Member of the Michigan Senate from the 13th district
- In office March 23, 1999 – 2006
- Preceded by: Mike Bouchard
- Succeeded by: John Pappageorge

Member of the Michigan House of Representatives from the 41st district
- In office January 1, 1993 – 1998
- Preceded by: Michael Earl Nye
- Succeeded by: John Pappageorge

Member of the Michigan House of Representatives from the 68th district
- In office January 1, 1981 – 1992
- Preceded by: David L. Campbell
- Succeeded by: Dianne Byrum

Personal details
- Born: December 14, 1937
- Died: January 14, 2021 (aged 83)
- Party: Republican (until 2006)
- Spouse: Cliff
- Children: 2
- Alma mater: Oakland Community College Wayne State University Michigan State University

= Shirley Johnson =

American politician (1937–2021)

Shirley Johnson (December 14, 1937 – January 14, 2021) was an American politician who was a member of the Michigan Senate from 1999 to 2006.

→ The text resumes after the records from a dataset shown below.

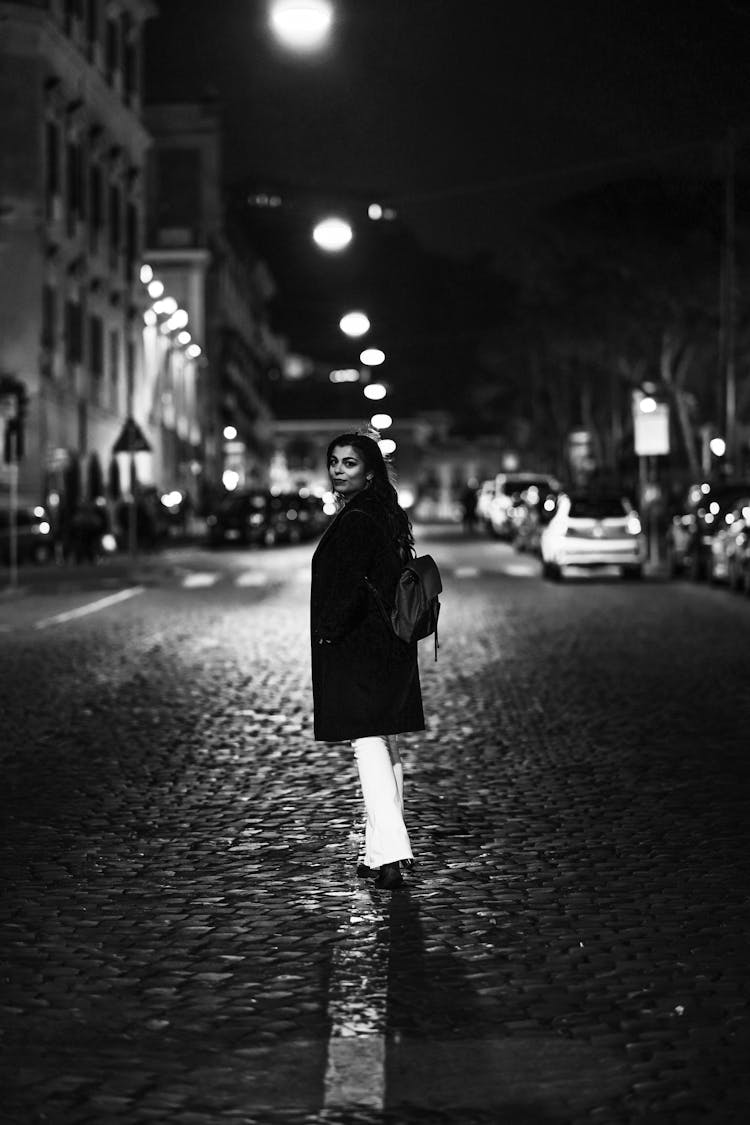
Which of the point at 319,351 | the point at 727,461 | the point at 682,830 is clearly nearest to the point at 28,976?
the point at 682,830

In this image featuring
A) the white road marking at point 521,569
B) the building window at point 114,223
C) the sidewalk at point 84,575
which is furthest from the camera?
the building window at point 114,223

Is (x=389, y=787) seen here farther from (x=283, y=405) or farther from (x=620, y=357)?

==Early life and education==
Johnson was born on December 14, 1937. She attended Oakland Community College and Wayne State University, and graduated from Michigan State University.

==Career==
On November 4, 1980, Johnson was elected to the Michigan House of Representatives where she represented the 68th district from January 14, 1981, to 1992. On November 3, 1992, Johnson was again elected to the Michigan House of Representatives where she represented the 41st district from January 13, 1993, to 1998. On March 16, 1999, Johnson was elected to the Michigan Senate in a special election after the resignation of Mike Bouchard. In the state senate, she represented the 13th district and served from March 23, 1999, to 2006. Johnson left the Republican Party after leaving the Michigan Legislature.

==Personal life==
Johnson married Cliff in 1957. Together they had two children. Johnson was a Presbyterian.